Page 32 of Harper

“Report of an unconscious person at the Purple Parsnip.”

“Huh. Okay. That’s serious. Were they breathing?”

“I headed over to check things out. He was breathing, but it was shallow and ragged, sir.”

“You called the fire department?”

Aaron nods. “They sent that new EMT-in-training. Reeve something-or-other.”

“Only one Reeve I know in Skagway. Reeve Stewart.”

His cheeks color. “That’s the one.”

“She’s seventeen, Deputy,” I remind him with a stern look.

“Yessir.”

“Seventeen, Aaron.”

“I know that, sir. I’d never—”

“There’s only a handful of years between you two, but don’t be looking her way until she clears eighteen, understand?”

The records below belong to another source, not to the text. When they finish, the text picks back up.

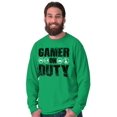 thumbnail image 1 of Gamer On Duty Video Games Nerdy Geeky Men's Long Sleeve Tee T Shirt Brisco Brands 2X, 1 of 6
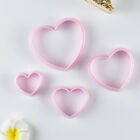 4pcs Heart Shaped Plastic Cake Mold Cookie Cutter Biscuit Stamp Sugar Craft.mz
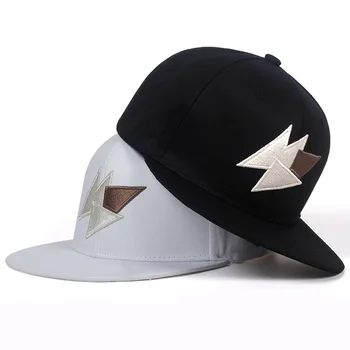 2019 noi hip hop stil geometric broderie palarie unisex moda capac reglabil pălării de soare în aer liber cotton capace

“Yessir. Again, I’d never—”

“I trust you. Back to the news.”

“Reeve—that is, Miss Stewart—gave him a shot and got him breathing regularly again. Then she took him by ambulance to the clinic.”

“Good job, Reeve,” I say, impressed that the kid I knew as a baby is now helping to save lives. “Any idea what happened to him?”

“I followed up at the clinic later, and they said it was anaphylaxis. Likely from a food allergy.”

“Gotcha. Anything else?”

“Fireworks set off in a garbage can behind the brewery scared the pants off some tourists…and three bears reported on the road to Dyea. Mama and two youngsters.”

“That it?”

“Yessir.”

“Not too bad. All handled? Anything you need me to follow up on?”

Aaron takes a sip of his coffee while reviewing his notes. “I don’t think so.”

“Wait a sec. Is that the second or third report of bears on the road to Dyea?”

“Um. Third, I think.”

“Hmm. I don’t love that. Put in a call to the Game Commission regional office for me, huh? I think they should be in the loop.” Especially since Harper and her family are driving back and forth on that road every day.

“You got it, sir. Anything else?” asks Aaron, standing up and pushing his chair back under the lip of my desk.

“That’ll do,” I tell him with a smile and a nod. “Good work, Aaron.”

“Thanks, boss,” he says, heading back to his desk.

I lift my coffee to my lips, not ready to get to work yet. I turn around in my chair, looking out my office window and thinking about yesterday.